TASK LIST:
(a) In the review of New Yorker memoirs below, what did Janet Groth earn while she was working at the magazine?
(b) Put this sentence from the review of New Yorker memoirs into Spanish: "In a sense, the cover, with the distinctive Irwin typeface of the magazine's masthead, is deceptive."

READING TEXT:
☆ ☆ ☆ ☆

This appeared in today's The Sunday Guardian
Whether you think of it as the urbane centre
of American letters or a magazine designed to make suburban women feel superior
to the Joneses, the New Yorker has
always attracted more than its fair share of interest. For years, those associated
with the publication have written books on their time there. Some have been
vituperative, such as Renata Adler’s Gone:
the Last Days of the New Yorker, which followed in the footsteps of Tom
Wolfe’s infamous 1965 takedown in New
York magazine. Others are affectionate and commemorative, especially about
the magazine’s first few decades, such as Brendan Gill’s Here at the New Yorker, Ved Mehta’s Remembering Mr Shawn’s New Yorker or Ben Yagoda’s About Town: The New Yorker and the World it
Made.
In these pages, affairs have been
discussed or denied, dirt has been slung or vacuumed up, and personal quirks
have been criticized or celebrated. Their lure is irresistible, as they promise
to shine a light on the activities of editors Harold Ross and William Shawn,
writers such as Thurber, Salinger and Updike, and all the other allegedly
neurotic, talented, egoistic, sensitive souls who contributed to the magazine.
The latest addition, published last
week, is Janet Groth’s memoir, The Receptionist:
an Education at the New Yorker. From 1957, Groth worked for more than two
decades at the magazine, answering phones, taking messages and lending a
helping hand and sympathetic ear to the magazine’s writers, editors and
cartoonists. Lest you jump to the conclusion that this was the sum of her
ambitions, it ought to be pointed out that she earned a PhD while at the
magazine, left to teach at the University of Cincinnati, and has since published
four scholarly books on Edmund Wilson.
The tone of voice she adopts for much
of The Receptionist, however, is that
of an ingénue, a wide-eyed girl from the sticks arriving in glamorous New York
City. As the book progresses, it becomes clear that it’s more a coming-of-age
tale than an inside look at the workings of the New Yorker. In a sense, the cover, with the distinctive Irwin
typeface of the magazine’s masthead, is deceptive.

☆ ☆ ☆ ☆

PROVIDED RECORDS:
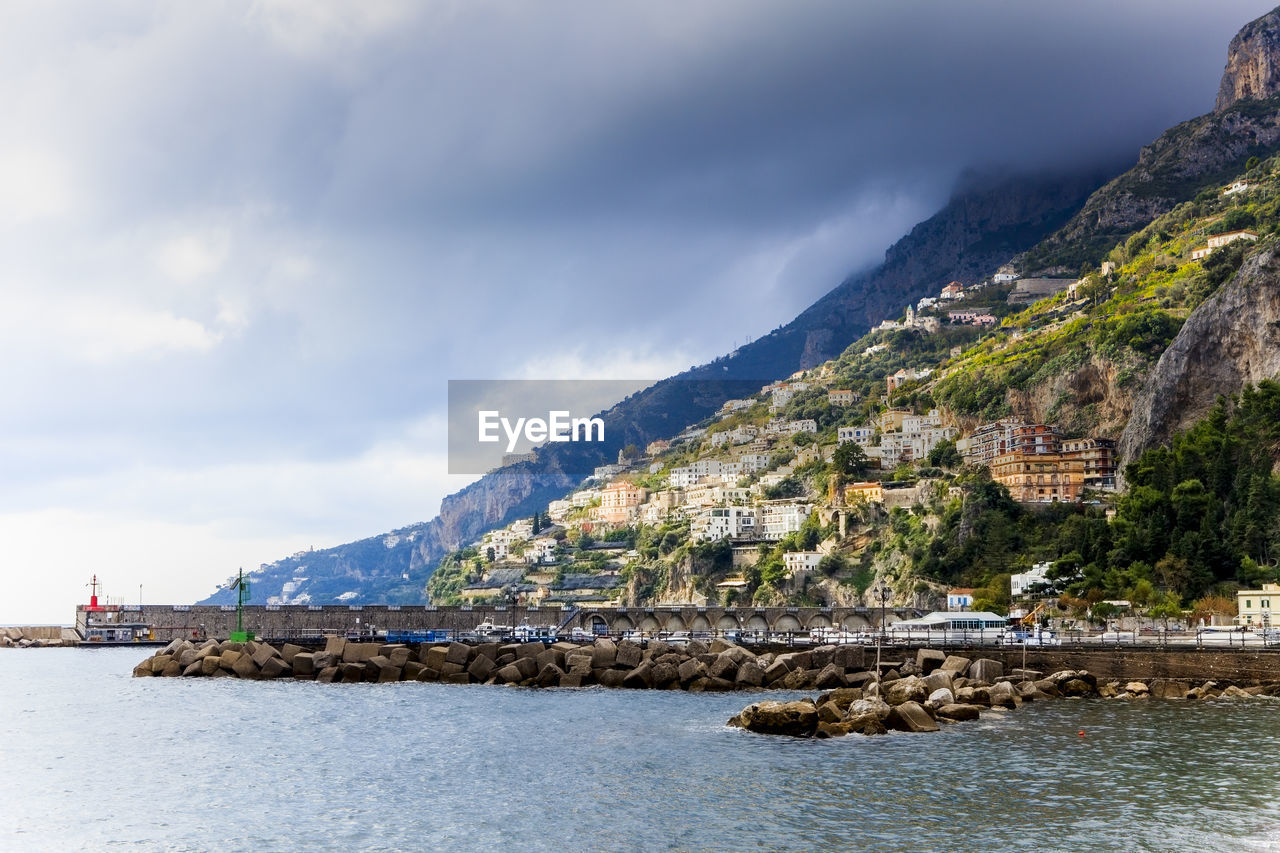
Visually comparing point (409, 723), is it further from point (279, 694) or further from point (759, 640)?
point (759, 640)

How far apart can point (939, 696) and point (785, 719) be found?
8.63 m

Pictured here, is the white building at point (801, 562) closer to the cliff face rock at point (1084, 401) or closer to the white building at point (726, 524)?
the white building at point (726, 524)

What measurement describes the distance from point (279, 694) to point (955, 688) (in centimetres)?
3332

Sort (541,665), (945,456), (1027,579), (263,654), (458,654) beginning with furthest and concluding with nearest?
1. (945,456)
2. (1027,579)
3. (263,654)
4. (458,654)
5. (541,665)

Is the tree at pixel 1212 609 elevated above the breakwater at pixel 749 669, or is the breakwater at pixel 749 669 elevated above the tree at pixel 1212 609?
the tree at pixel 1212 609

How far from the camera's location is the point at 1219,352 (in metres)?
107

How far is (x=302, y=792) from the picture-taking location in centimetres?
3450

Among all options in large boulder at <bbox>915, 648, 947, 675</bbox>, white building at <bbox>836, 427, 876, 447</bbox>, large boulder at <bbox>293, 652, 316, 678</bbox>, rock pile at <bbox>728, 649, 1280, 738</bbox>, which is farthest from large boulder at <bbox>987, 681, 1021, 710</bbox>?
white building at <bbox>836, 427, 876, 447</bbox>

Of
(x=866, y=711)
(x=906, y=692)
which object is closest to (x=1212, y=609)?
(x=906, y=692)

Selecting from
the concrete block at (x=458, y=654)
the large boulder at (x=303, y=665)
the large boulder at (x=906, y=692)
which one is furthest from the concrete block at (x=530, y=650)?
the large boulder at (x=906, y=692)

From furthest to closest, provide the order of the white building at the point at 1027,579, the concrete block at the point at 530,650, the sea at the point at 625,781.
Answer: the white building at the point at 1027,579, the concrete block at the point at 530,650, the sea at the point at 625,781

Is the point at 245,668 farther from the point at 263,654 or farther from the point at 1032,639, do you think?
the point at 1032,639

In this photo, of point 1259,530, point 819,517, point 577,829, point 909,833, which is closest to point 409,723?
point 577,829

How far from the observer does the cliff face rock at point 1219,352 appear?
104250 mm
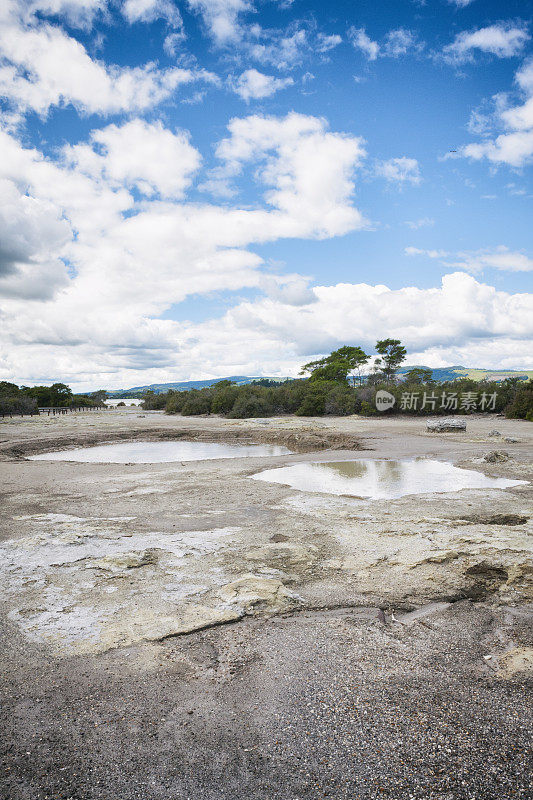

☆ ☆ ☆ ☆

EXERCISE RESPONSES:
(a) A PhD.

(b) En cierto sentido, la portada, con la característica tipografía Irwin de la cabecera de la revista, es engañosa.